Start of INFORMATION SHOWN

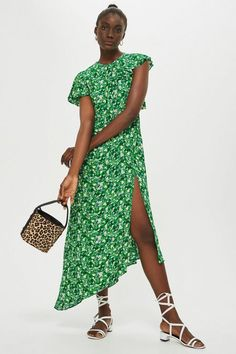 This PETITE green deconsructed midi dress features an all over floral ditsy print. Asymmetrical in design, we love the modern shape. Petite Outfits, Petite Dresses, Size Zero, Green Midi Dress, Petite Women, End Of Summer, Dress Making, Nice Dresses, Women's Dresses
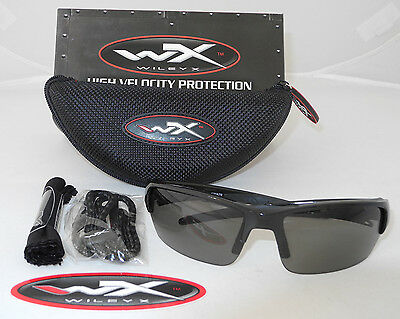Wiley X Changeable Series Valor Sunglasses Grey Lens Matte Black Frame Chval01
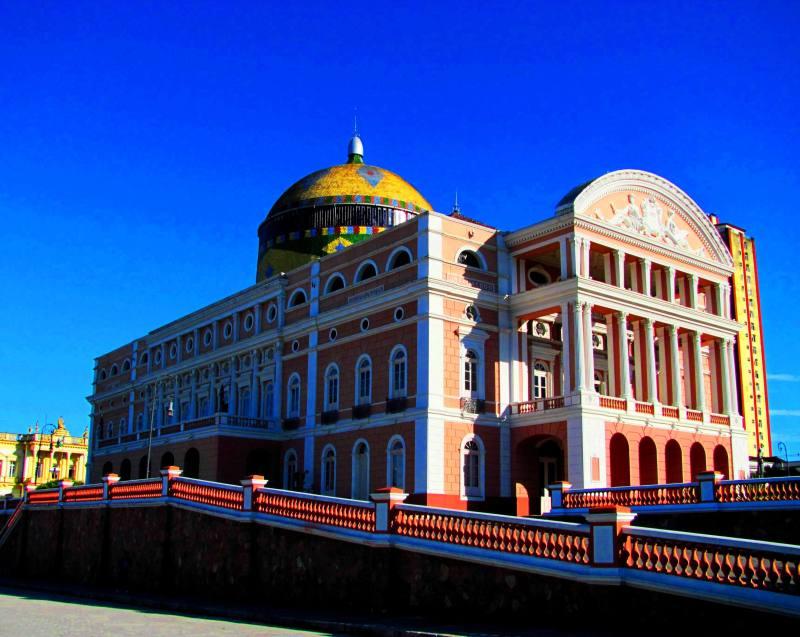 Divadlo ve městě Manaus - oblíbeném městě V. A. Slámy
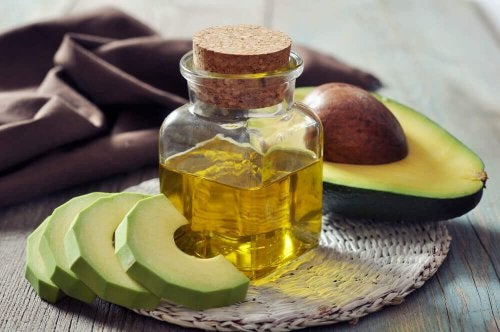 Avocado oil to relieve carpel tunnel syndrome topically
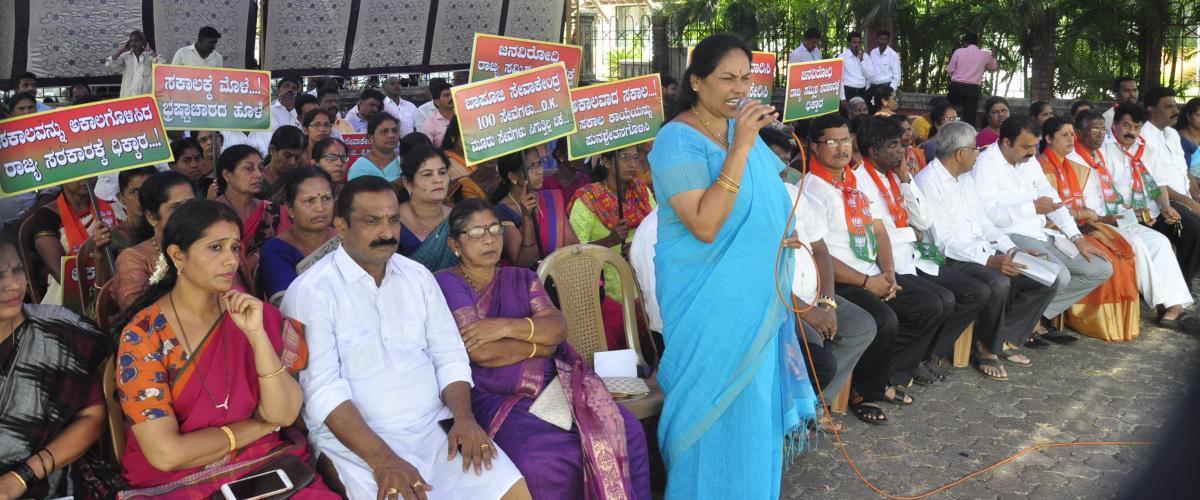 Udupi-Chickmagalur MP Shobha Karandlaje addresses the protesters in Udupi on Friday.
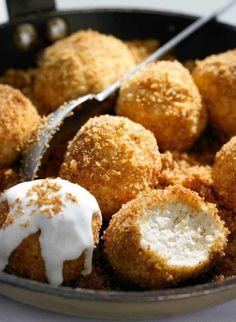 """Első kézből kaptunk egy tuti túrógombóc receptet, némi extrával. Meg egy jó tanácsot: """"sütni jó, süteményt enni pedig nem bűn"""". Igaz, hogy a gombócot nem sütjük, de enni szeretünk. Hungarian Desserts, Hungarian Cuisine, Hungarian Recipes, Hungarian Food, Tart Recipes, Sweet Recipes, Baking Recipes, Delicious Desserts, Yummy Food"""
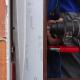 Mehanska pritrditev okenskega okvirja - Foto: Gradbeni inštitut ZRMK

End of INFORMATION SHOWN
Start of INFORMATION SHOWN

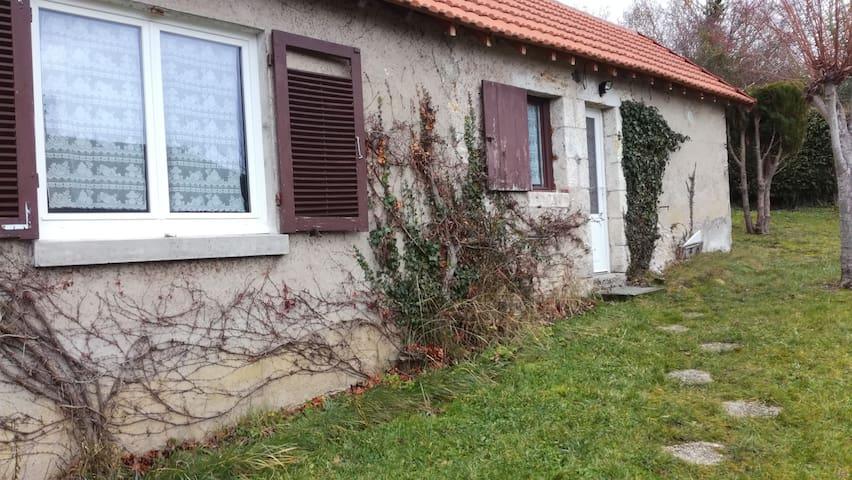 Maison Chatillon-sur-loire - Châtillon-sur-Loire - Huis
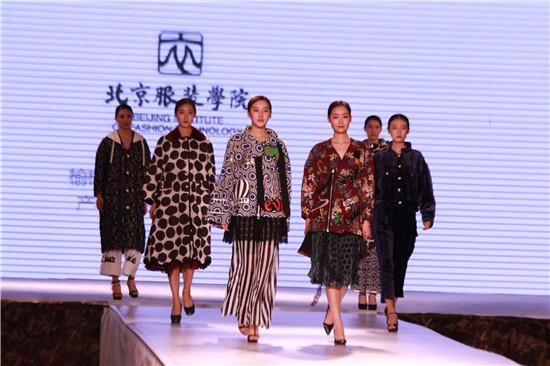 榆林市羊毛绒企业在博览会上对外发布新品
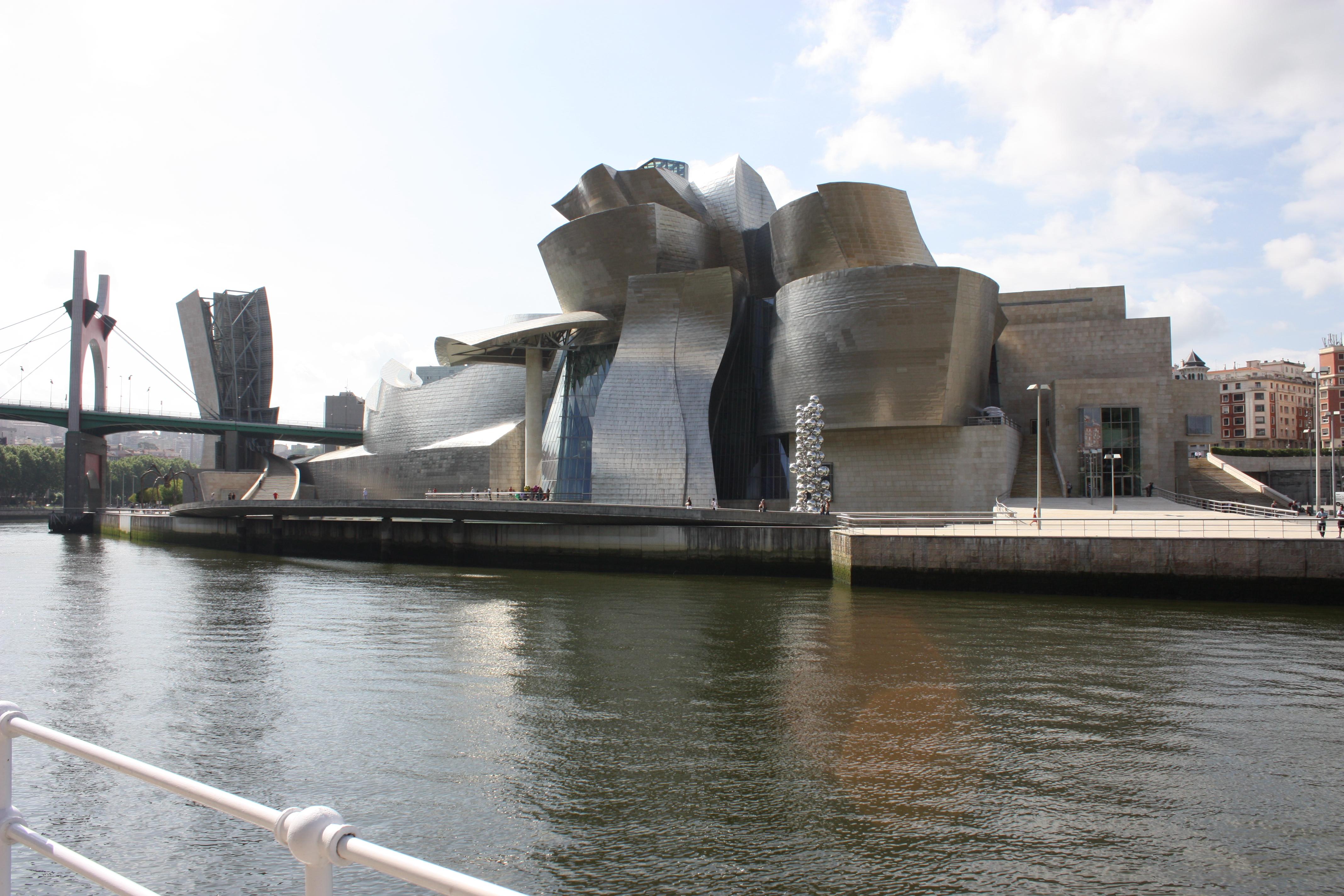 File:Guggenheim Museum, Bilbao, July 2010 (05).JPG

End of INFORMATION SHOWN
Start of INFORMATION SHOWN

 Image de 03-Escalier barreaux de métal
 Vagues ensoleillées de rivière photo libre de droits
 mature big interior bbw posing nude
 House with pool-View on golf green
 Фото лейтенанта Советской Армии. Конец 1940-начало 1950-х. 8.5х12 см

End of INFORMATION SHOWN

PROBLEM DETAILS
Using the data above, return the lines from the one holding "Maison Chatillon-sur-loire - Châtillon-sur-Loire" through the one holding "File:Guggenheim Museum, Bilbao, July" exactly, but not the pictures.

EXERCISE ANSWER
 Maison Chatillon-sur-loire - Châtillon-sur-Loire - Huis
 榆林市羊毛绒企业在博览会上对外发布新品
 File:Guggenheim Museum, Bilbao, July 2010 (05).JPG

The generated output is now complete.